Although Christopher Hillis hoped his son would get a stiff jail sentence that might help break his addiction, Tauzer kept placing Lance in drug treatment programs, including one in El Dorado County. That is where Lance was killed in a car crash in early August, five weeks before Tauzer's death.
Humphrey said he is considering a defense that centers on the notion that Christopher Hillis and Tauzer were engaged in a tug of war over Lance. If Tauzer used his position -- and the threat of jail -- to pressure Lance into a gay relationship, it could have fueled the father's rage.
"If a parent discovers that his child is being taken advantage of in a predatory homosexual relationship, that parent would naturally be enraged," Humphrey said.
Humphrey is also looking into the possibility that Tauzer may have been killed by someone he knew only briefly. He says the murder bears a "striking resemblance" to past cases involving prominent Bakersfield men who were living secret gay lives and were killed by young hustlers.
One such case that went to trial, the 1981 murder of county administrator Edwin Buck, included testimony alleging that Buck and a Kern County political consultant were having sex with teenage boys who lived in a group home.
If Humphrey wants to turn Hillis' defense into a referendum on the district attorney's office, he could raise questions about a number of public controversies over the years.
Jagels' office was criticized by the state attorney general for the way it handled ritual child-abuse prosecutions in the 1980s. Those were some of the earliest cases in the wave of investigations that swept the nation -- such as the McMartin Pre-School case in Los Angeles -- that some legal experts compared to the Salem witch trials. Most of those convicted in Kern County were later freed due to prosecutorial errors or misconduct.
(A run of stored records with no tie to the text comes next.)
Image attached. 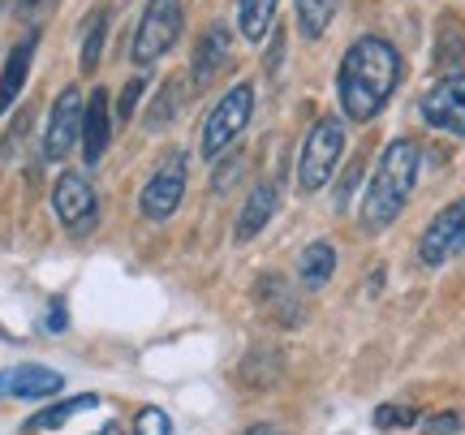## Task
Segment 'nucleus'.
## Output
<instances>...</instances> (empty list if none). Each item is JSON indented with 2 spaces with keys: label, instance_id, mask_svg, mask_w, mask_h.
I'll use <instances>...</instances> for the list:
<instances>
[{
  "label": "nucleus",
  "instance_id": "1",
  "mask_svg": "<svg viewBox=\"0 0 465 435\" xmlns=\"http://www.w3.org/2000/svg\"><path fill=\"white\" fill-rule=\"evenodd\" d=\"M401 83V56L397 48L380 39V35H366L353 48L345 52L341 61V74H336V91H341V108H345L349 121H371L380 113L388 95L397 91Z\"/></svg>",
  "mask_w": 465,
  "mask_h": 435
},
{
  "label": "nucleus",
  "instance_id": "2",
  "mask_svg": "<svg viewBox=\"0 0 465 435\" xmlns=\"http://www.w3.org/2000/svg\"><path fill=\"white\" fill-rule=\"evenodd\" d=\"M418 164H422V151H418V143H410V138H397V143L383 147L380 168H375V177H371L366 199H362V224L371 233L388 229V224L401 216V207L414 194Z\"/></svg>",
  "mask_w": 465,
  "mask_h": 435
},
{
  "label": "nucleus",
  "instance_id": "3",
  "mask_svg": "<svg viewBox=\"0 0 465 435\" xmlns=\"http://www.w3.org/2000/svg\"><path fill=\"white\" fill-rule=\"evenodd\" d=\"M345 151V125L336 117H319L315 130L302 143V160H298V185L306 194H315L328 185V177L336 173V160Z\"/></svg>",
  "mask_w": 465,
  "mask_h": 435
},
{
  "label": "nucleus",
  "instance_id": "4",
  "mask_svg": "<svg viewBox=\"0 0 465 435\" xmlns=\"http://www.w3.org/2000/svg\"><path fill=\"white\" fill-rule=\"evenodd\" d=\"M250 113H254V86L237 83L224 100H216V108H212L207 121H203V138H199L203 155H207V160H216L224 147H232V138L250 125Z\"/></svg>",
  "mask_w": 465,
  "mask_h": 435
},
{
  "label": "nucleus",
  "instance_id": "5",
  "mask_svg": "<svg viewBox=\"0 0 465 435\" xmlns=\"http://www.w3.org/2000/svg\"><path fill=\"white\" fill-rule=\"evenodd\" d=\"M182 35V0H147L143 9V22L134 31V61L138 65H151L160 61Z\"/></svg>",
  "mask_w": 465,
  "mask_h": 435
},
{
  "label": "nucleus",
  "instance_id": "6",
  "mask_svg": "<svg viewBox=\"0 0 465 435\" xmlns=\"http://www.w3.org/2000/svg\"><path fill=\"white\" fill-rule=\"evenodd\" d=\"M185 194V151H168L164 164L151 173V182L138 194V212L147 220H168Z\"/></svg>",
  "mask_w": 465,
  "mask_h": 435
},
{
  "label": "nucleus",
  "instance_id": "7",
  "mask_svg": "<svg viewBox=\"0 0 465 435\" xmlns=\"http://www.w3.org/2000/svg\"><path fill=\"white\" fill-rule=\"evenodd\" d=\"M52 212H56V220H61L74 237H83L95 229L100 207H95V190L86 185L83 173H61V182L52 190Z\"/></svg>",
  "mask_w": 465,
  "mask_h": 435
},
{
  "label": "nucleus",
  "instance_id": "8",
  "mask_svg": "<svg viewBox=\"0 0 465 435\" xmlns=\"http://www.w3.org/2000/svg\"><path fill=\"white\" fill-rule=\"evenodd\" d=\"M457 254H465V199L444 207V212L427 224L422 242H418V259H422L427 268H440V263H449Z\"/></svg>",
  "mask_w": 465,
  "mask_h": 435
},
{
  "label": "nucleus",
  "instance_id": "9",
  "mask_svg": "<svg viewBox=\"0 0 465 435\" xmlns=\"http://www.w3.org/2000/svg\"><path fill=\"white\" fill-rule=\"evenodd\" d=\"M83 117H86L83 91H78V86H65L48 113V134H44V155H48V160H65L69 147L83 138Z\"/></svg>",
  "mask_w": 465,
  "mask_h": 435
},
{
  "label": "nucleus",
  "instance_id": "10",
  "mask_svg": "<svg viewBox=\"0 0 465 435\" xmlns=\"http://www.w3.org/2000/svg\"><path fill=\"white\" fill-rule=\"evenodd\" d=\"M422 117L427 125L444 134H465V74H449L422 95Z\"/></svg>",
  "mask_w": 465,
  "mask_h": 435
},
{
  "label": "nucleus",
  "instance_id": "11",
  "mask_svg": "<svg viewBox=\"0 0 465 435\" xmlns=\"http://www.w3.org/2000/svg\"><path fill=\"white\" fill-rule=\"evenodd\" d=\"M61 380L52 367H39V362H26V367L0 371V397H22V401H39V397H56L61 392Z\"/></svg>",
  "mask_w": 465,
  "mask_h": 435
},
{
  "label": "nucleus",
  "instance_id": "12",
  "mask_svg": "<svg viewBox=\"0 0 465 435\" xmlns=\"http://www.w3.org/2000/svg\"><path fill=\"white\" fill-rule=\"evenodd\" d=\"M229 65V26H207L199 39V48H194V56H190V83L199 86H212V78H216L220 69Z\"/></svg>",
  "mask_w": 465,
  "mask_h": 435
},
{
  "label": "nucleus",
  "instance_id": "13",
  "mask_svg": "<svg viewBox=\"0 0 465 435\" xmlns=\"http://www.w3.org/2000/svg\"><path fill=\"white\" fill-rule=\"evenodd\" d=\"M108 125H113L108 91L95 86V95L86 100V117H83V155H86V164H100L104 160V151H108Z\"/></svg>",
  "mask_w": 465,
  "mask_h": 435
},
{
  "label": "nucleus",
  "instance_id": "14",
  "mask_svg": "<svg viewBox=\"0 0 465 435\" xmlns=\"http://www.w3.org/2000/svg\"><path fill=\"white\" fill-rule=\"evenodd\" d=\"M35 44H39V35H26L22 44H14L9 52V61H5V78H0V117L14 108V100L22 95V86H26V74H31V56H35Z\"/></svg>",
  "mask_w": 465,
  "mask_h": 435
},
{
  "label": "nucleus",
  "instance_id": "15",
  "mask_svg": "<svg viewBox=\"0 0 465 435\" xmlns=\"http://www.w3.org/2000/svg\"><path fill=\"white\" fill-rule=\"evenodd\" d=\"M91 410H100V397H91V392H83V397H69V401L52 405V410H39L31 422H26V431L31 435H44V431H61L65 422L83 419V414H91Z\"/></svg>",
  "mask_w": 465,
  "mask_h": 435
},
{
  "label": "nucleus",
  "instance_id": "16",
  "mask_svg": "<svg viewBox=\"0 0 465 435\" xmlns=\"http://www.w3.org/2000/svg\"><path fill=\"white\" fill-rule=\"evenodd\" d=\"M272 212H276V185L272 182H259L254 190H250L246 207H242V216H237V242H250V237L263 229L267 220H272Z\"/></svg>",
  "mask_w": 465,
  "mask_h": 435
},
{
  "label": "nucleus",
  "instance_id": "17",
  "mask_svg": "<svg viewBox=\"0 0 465 435\" xmlns=\"http://www.w3.org/2000/svg\"><path fill=\"white\" fill-rule=\"evenodd\" d=\"M332 272H336V251L328 246V242H311V246L302 251L298 276H302V285L306 289H323Z\"/></svg>",
  "mask_w": 465,
  "mask_h": 435
},
{
  "label": "nucleus",
  "instance_id": "18",
  "mask_svg": "<svg viewBox=\"0 0 465 435\" xmlns=\"http://www.w3.org/2000/svg\"><path fill=\"white\" fill-rule=\"evenodd\" d=\"M272 17H276V0H242L237 5V31L259 44L272 31Z\"/></svg>",
  "mask_w": 465,
  "mask_h": 435
},
{
  "label": "nucleus",
  "instance_id": "19",
  "mask_svg": "<svg viewBox=\"0 0 465 435\" xmlns=\"http://www.w3.org/2000/svg\"><path fill=\"white\" fill-rule=\"evenodd\" d=\"M336 5L341 0H298V26L306 39H319L328 31V22L336 17Z\"/></svg>",
  "mask_w": 465,
  "mask_h": 435
},
{
  "label": "nucleus",
  "instance_id": "20",
  "mask_svg": "<svg viewBox=\"0 0 465 435\" xmlns=\"http://www.w3.org/2000/svg\"><path fill=\"white\" fill-rule=\"evenodd\" d=\"M104 31H108V9H100V14L86 22V39H83V69L91 74V69L100 65V52H104Z\"/></svg>",
  "mask_w": 465,
  "mask_h": 435
},
{
  "label": "nucleus",
  "instance_id": "21",
  "mask_svg": "<svg viewBox=\"0 0 465 435\" xmlns=\"http://www.w3.org/2000/svg\"><path fill=\"white\" fill-rule=\"evenodd\" d=\"M418 422H422V414L410 410V405H380L375 410V427L380 431H405V427H418Z\"/></svg>",
  "mask_w": 465,
  "mask_h": 435
},
{
  "label": "nucleus",
  "instance_id": "22",
  "mask_svg": "<svg viewBox=\"0 0 465 435\" xmlns=\"http://www.w3.org/2000/svg\"><path fill=\"white\" fill-rule=\"evenodd\" d=\"M134 435H173V422H168L164 410L147 405V410H138V419H134Z\"/></svg>",
  "mask_w": 465,
  "mask_h": 435
},
{
  "label": "nucleus",
  "instance_id": "23",
  "mask_svg": "<svg viewBox=\"0 0 465 435\" xmlns=\"http://www.w3.org/2000/svg\"><path fill=\"white\" fill-rule=\"evenodd\" d=\"M422 427V435H452L465 427V414H457V410H449V414H431V419L418 422Z\"/></svg>",
  "mask_w": 465,
  "mask_h": 435
},
{
  "label": "nucleus",
  "instance_id": "24",
  "mask_svg": "<svg viewBox=\"0 0 465 435\" xmlns=\"http://www.w3.org/2000/svg\"><path fill=\"white\" fill-rule=\"evenodd\" d=\"M138 95H143V78H130V83H125V91H121V117H130V113H134Z\"/></svg>",
  "mask_w": 465,
  "mask_h": 435
},
{
  "label": "nucleus",
  "instance_id": "25",
  "mask_svg": "<svg viewBox=\"0 0 465 435\" xmlns=\"http://www.w3.org/2000/svg\"><path fill=\"white\" fill-rule=\"evenodd\" d=\"M48 5H52V0H17V14H22V17H39Z\"/></svg>",
  "mask_w": 465,
  "mask_h": 435
},
{
  "label": "nucleus",
  "instance_id": "26",
  "mask_svg": "<svg viewBox=\"0 0 465 435\" xmlns=\"http://www.w3.org/2000/svg\"><path fill=\"white\" fill-rule=\"evenodd\" d=\"M48 328H65V311H52V315H48Z\"/></svg>",
  "mask_w": 465,
  "mask_h": 435
}]
</instances>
The office was also taken to task in the book, "Mean Justice," which accused prosecutors of a pattern of questionable conduct in their zeal to send people to prison.
"How many D.A.'s offices in the country have best-selling books written about them?" said attorney Lorenz. "When the appellate courts keep issuing reversals and rebuking the D.A.'s office for hiding evidence, these are serious problems."
In the days after his top deputy's murder, Jagels said he didn't see anything wrong with Tauzer's intervention on behalf of Lance Hillis. But he has repeatedly declined to comment since and has instructed prosecutors in his office to keep silent as well.
Jagels referred a call for this story to the office of state Atty. Gen. Bill Lockyer, which will be prosecuting the case to avoid any appearance of a conflict of interest, since both Hillis and Tauzer were employed by the district attorney.